Against that sort of zeitgeist, it’s interesting to see how a cadre of House Republicans has responded: by inserting their thumbs in their asses and whistling “Dixie,” basically ensuring that payroll taxes — the taxes paid by those who actually work for a living — will go up after the first of the year. Apparently, the taxes of those who make billions on insider trading will remain as before: minimal.
It’s all brinksmanship, of course. It’s all just playing chicken with the lives of the less fortunate. I’m sure no individual member of Congress really wants to be seen as the kind of person who goes around setting hobos on fire. I get the game: It’s all about next year, and pandering to the ignorant base, and doing whatever it takes to finagle job security for the overfed and eerily-tanned gasbags who stand before microphones and pretend larger issues are in play.

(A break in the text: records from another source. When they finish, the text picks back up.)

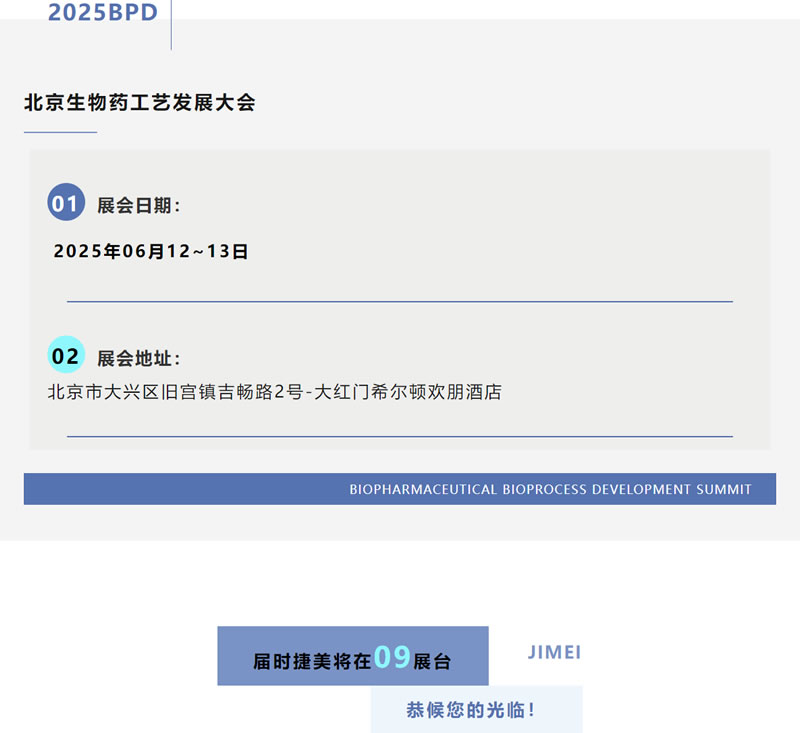 2025BPD

北京生物药工艺发展大会

01 展会日期:

2025年06月12~13日

02 展会地址:

北京市大兴区旧宫镇吉畅路2号-大红门希尔顿欢朋酒店

BIOPHARMACEUTICAL BIOPROCESS DEVELOPMENT SUMMIT

届时捷美将在09展台

JIMEI

恭候您的光临!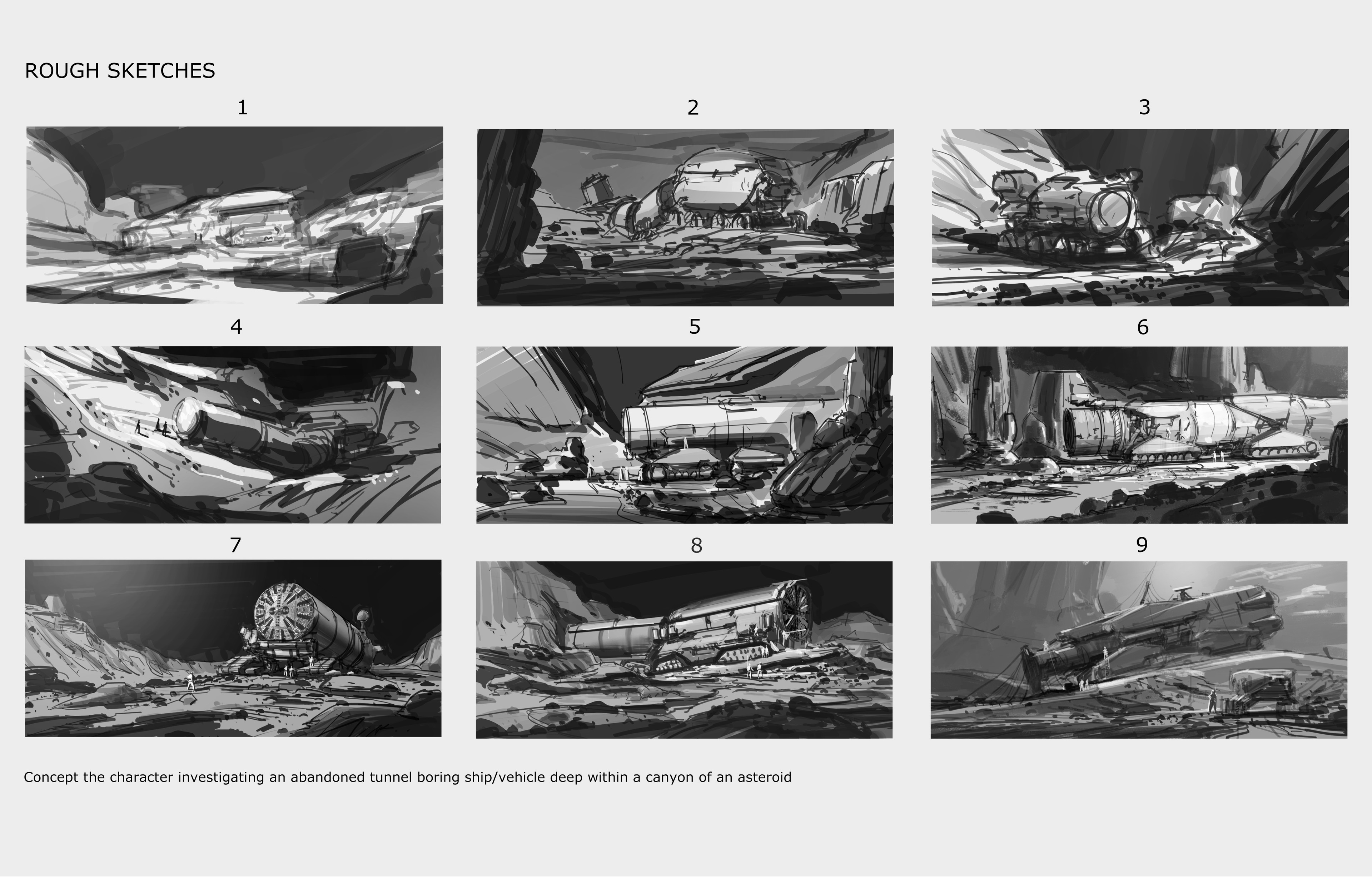 ROUGH SKETCHES

1

2

3

4

5

6

7

8

9

Concept the character investigating an abandoned tunnel boring ship/vehicle deep within a canyon of an asteroid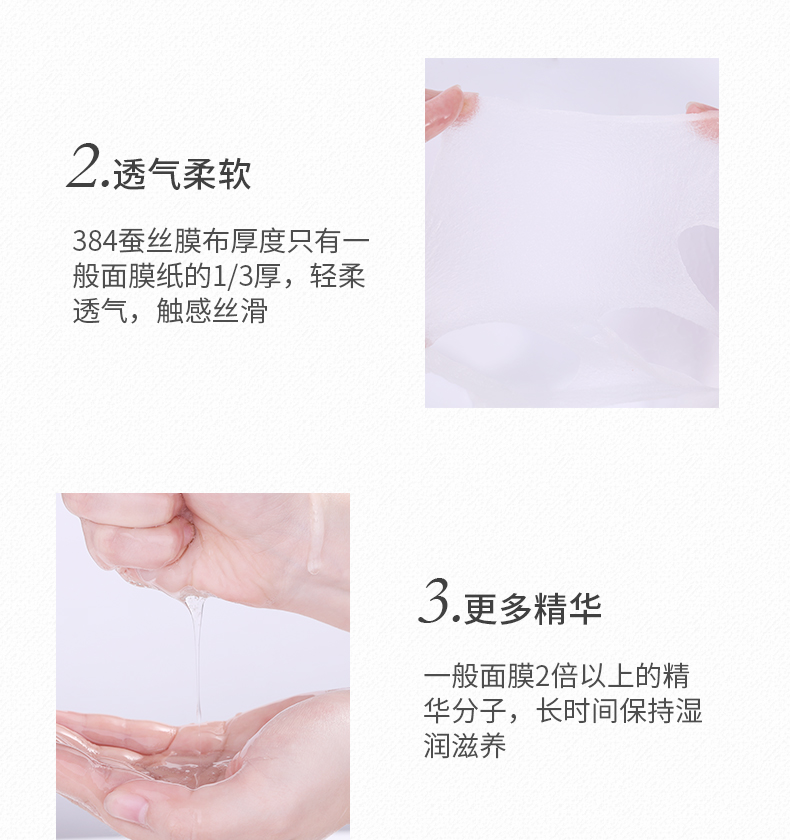 2.透气柔软

384蚕丝膜布厚度只有一般面膜纸的1/3厚，轻柔透气，触感丝滑

3.更多精华

一般面膜2倍以上的精华分子，长时间保持湿润滋养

But at this point I really don’t care about the strategy or the details. I think it’s reprehensible. Maybe that’s too soft a word. I think it’s bullshit. I think this kind of thing doesn’t only betray a lack of integrity; it also displays a profound lack of concern for the system the founders envisioned back in the day. That system worked pretty well for a couple hundred years, but it doesn’t seem to be working today. At all.
See, that’s the danger. Enough people become convinced that the system exists only to guarantee privilege for the privileged, and they quit thinking about trying to remodel it. They start thinking about burning it down.
Every day of my life I think of the men and women (mostly anonymous) who sacrificed so much to preserve and protect this country; from pre-revolution, Gettysburg, the Great Depression, Iwo Jima and misguided recent political wars. How can these dipshits live with themselves? Don’t they have any grasp of the responsibility and debt they owe?
I’m going to guess no. These people serve other masters.